Let $M(z)$ be the generating function of edge-rooted connected quadrangulations, with $z$ marking the number of edges. I derived the following Lagrangean equations for $M(z)$:
$$M(z) = \psi(L(z)),~\psi(t) = \frac{1-4t}{(1-3t)^2}~,$$
$$L(z) = z \phi(L(z)),~\phi(t)=\left(\frac{t}{1-3t}\right)^{1/2}~.$$
Here is how I derived them. First note that, for any $n\in\mathbb{N}$, there is a one-to-one correspondence between the set of edge-rooted connected planar maps with $n$ edges and the set of edge-rooted connected quadrangulations with $2n$ edges.
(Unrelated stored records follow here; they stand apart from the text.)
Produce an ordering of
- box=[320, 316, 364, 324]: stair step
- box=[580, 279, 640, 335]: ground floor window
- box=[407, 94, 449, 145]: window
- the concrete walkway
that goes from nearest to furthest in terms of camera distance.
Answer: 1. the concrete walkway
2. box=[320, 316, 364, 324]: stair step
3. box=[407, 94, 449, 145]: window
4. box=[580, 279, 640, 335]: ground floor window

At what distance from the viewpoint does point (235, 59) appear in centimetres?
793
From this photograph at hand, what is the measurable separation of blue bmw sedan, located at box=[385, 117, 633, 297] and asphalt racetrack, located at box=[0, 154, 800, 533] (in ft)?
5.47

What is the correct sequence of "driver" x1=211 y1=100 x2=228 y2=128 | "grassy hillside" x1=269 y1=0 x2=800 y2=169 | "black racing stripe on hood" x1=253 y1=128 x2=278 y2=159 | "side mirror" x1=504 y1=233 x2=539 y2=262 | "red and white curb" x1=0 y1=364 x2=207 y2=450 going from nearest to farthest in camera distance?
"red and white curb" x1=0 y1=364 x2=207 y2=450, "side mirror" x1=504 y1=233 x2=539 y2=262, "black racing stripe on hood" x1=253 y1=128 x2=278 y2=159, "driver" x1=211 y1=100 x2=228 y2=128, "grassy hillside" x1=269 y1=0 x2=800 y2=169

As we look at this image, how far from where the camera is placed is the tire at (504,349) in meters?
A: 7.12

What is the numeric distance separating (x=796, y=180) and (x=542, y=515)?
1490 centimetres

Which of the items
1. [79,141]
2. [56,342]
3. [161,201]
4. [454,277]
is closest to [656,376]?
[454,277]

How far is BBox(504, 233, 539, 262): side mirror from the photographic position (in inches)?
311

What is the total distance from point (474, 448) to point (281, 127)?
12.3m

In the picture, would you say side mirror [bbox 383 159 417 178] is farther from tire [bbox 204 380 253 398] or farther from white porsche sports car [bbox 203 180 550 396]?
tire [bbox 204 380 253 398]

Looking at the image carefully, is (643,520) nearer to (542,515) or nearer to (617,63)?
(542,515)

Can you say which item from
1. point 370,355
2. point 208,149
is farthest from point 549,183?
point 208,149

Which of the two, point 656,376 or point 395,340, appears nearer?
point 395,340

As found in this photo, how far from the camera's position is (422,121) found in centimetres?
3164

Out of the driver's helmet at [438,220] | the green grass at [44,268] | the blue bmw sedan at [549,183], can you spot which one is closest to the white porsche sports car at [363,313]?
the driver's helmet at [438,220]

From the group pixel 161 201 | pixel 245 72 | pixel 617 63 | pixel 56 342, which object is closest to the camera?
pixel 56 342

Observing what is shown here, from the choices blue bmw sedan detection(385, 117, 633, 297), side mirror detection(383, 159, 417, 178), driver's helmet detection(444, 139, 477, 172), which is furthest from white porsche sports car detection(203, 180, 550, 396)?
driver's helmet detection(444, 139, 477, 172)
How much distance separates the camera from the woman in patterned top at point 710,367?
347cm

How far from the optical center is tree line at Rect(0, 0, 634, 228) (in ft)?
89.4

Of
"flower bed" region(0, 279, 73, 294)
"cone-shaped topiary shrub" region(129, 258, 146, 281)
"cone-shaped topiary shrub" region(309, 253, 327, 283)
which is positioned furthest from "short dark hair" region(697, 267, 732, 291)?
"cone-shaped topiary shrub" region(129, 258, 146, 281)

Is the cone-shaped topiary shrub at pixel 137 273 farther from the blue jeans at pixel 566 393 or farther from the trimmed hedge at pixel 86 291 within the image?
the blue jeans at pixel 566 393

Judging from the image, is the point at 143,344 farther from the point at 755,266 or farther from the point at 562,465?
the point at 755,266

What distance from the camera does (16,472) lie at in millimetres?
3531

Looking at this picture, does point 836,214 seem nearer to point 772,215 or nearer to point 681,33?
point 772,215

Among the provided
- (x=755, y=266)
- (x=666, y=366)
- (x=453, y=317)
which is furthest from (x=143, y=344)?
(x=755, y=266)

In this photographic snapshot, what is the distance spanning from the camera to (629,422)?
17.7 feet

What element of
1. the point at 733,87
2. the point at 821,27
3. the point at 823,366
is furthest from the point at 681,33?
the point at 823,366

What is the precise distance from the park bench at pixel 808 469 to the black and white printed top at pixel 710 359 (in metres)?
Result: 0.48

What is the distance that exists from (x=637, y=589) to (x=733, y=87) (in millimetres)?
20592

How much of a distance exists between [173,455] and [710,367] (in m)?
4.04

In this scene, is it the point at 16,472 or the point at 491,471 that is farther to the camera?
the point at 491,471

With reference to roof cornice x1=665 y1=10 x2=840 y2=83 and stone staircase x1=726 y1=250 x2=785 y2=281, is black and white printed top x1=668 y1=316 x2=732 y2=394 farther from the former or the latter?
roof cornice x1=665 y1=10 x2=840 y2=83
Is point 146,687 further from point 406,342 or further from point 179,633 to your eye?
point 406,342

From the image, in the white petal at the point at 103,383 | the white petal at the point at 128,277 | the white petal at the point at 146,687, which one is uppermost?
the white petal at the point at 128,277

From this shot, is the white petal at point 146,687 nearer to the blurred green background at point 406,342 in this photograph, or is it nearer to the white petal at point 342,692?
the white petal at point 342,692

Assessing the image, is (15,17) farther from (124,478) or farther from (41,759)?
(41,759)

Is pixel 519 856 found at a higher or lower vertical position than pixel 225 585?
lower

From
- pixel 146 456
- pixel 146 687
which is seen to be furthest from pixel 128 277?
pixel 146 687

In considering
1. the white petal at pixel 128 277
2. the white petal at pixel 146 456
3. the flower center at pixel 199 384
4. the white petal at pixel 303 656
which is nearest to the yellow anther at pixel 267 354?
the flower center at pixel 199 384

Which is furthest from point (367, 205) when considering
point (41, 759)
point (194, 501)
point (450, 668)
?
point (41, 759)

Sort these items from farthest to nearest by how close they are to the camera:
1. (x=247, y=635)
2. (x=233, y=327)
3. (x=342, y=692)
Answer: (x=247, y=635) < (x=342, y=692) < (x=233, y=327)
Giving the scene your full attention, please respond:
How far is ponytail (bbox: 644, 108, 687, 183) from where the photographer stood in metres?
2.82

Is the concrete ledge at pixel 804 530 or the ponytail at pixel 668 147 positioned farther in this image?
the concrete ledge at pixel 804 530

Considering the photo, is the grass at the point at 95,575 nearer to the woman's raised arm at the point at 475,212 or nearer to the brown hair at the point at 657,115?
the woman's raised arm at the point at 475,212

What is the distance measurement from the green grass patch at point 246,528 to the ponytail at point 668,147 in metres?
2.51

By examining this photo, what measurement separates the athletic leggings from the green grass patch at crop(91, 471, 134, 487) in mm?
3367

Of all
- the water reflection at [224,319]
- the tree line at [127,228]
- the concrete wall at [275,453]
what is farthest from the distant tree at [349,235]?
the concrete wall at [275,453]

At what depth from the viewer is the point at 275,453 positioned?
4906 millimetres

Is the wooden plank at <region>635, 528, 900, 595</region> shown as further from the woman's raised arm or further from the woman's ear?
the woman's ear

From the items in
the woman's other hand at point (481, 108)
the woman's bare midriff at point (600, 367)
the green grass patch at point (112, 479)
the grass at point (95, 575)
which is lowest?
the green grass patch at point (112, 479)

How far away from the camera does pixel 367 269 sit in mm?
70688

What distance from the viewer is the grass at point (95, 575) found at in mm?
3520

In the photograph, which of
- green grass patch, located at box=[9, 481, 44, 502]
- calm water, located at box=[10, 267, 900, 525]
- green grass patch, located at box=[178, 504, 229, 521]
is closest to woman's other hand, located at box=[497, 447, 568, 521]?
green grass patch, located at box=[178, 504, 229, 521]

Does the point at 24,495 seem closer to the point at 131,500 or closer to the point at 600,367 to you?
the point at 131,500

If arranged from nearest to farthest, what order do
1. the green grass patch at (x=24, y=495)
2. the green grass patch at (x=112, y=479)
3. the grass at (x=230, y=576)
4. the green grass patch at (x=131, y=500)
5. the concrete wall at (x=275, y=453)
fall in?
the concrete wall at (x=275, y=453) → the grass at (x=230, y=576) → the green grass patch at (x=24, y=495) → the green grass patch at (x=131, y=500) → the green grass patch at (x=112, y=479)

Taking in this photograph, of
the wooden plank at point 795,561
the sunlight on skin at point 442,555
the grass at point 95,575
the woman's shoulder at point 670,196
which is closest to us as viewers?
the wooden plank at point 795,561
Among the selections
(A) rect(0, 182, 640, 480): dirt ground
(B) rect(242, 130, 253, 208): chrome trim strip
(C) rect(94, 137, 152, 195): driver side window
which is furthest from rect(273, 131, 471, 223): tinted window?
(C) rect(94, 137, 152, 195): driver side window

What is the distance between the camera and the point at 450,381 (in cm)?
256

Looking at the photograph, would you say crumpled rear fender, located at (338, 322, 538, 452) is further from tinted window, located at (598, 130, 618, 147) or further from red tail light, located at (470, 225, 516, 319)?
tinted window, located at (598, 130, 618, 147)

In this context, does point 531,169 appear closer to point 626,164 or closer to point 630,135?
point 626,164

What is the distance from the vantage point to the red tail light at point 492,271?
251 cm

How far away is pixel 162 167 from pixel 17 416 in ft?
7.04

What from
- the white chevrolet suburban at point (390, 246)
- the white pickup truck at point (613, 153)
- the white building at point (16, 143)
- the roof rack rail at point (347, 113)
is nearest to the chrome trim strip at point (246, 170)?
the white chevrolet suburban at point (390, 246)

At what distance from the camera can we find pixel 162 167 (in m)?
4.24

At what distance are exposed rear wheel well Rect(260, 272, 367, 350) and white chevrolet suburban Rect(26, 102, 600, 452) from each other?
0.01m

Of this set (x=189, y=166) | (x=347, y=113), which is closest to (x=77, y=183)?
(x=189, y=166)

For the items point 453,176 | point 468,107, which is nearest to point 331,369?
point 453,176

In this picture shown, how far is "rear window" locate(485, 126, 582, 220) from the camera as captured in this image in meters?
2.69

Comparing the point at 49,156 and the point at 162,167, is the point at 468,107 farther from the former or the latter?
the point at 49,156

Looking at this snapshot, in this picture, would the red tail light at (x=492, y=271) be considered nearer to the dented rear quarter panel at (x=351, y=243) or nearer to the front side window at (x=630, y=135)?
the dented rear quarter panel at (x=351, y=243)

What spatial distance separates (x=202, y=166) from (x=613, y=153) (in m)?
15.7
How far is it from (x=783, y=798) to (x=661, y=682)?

Also note that the Lagrangean equations for the generating function $m(z)$ of edge-rooted connected planar maps are:
$$m(z) = \Psi(l(z)),~\Psi(t) = t(2-t)/3~,$$
$$l(z) = z \Phi(l(z))~, \Phi(t) = 3(1+t)^2~,$$
where $z$ marks the number of edges. Tutte used the quadratic method to derive the above equations. What I did was to change the variable $z$ to $z^2$ in the intermediate step of the quadratic method. Then that gave rise to the Lagrangean equations for $M(z)$ described at the beginning.
My questions are:
- The function $\phi(t)$ that I got doesn't seem to satisfy one of the conditions (page 402 (35) in Analytic Combinatorics) for the singular inversion theorem (page 404 Theorem VI.6 in Analytic Combinatorics). What is the reason for imposing that quoted condition in the book? Is there a more general version of the singular inversion theorem which doesn't require that condition?
2. Is there another way to derive Lagrangean equations for quadrangulations?
Please let me know if further clarification is needed. Thanks!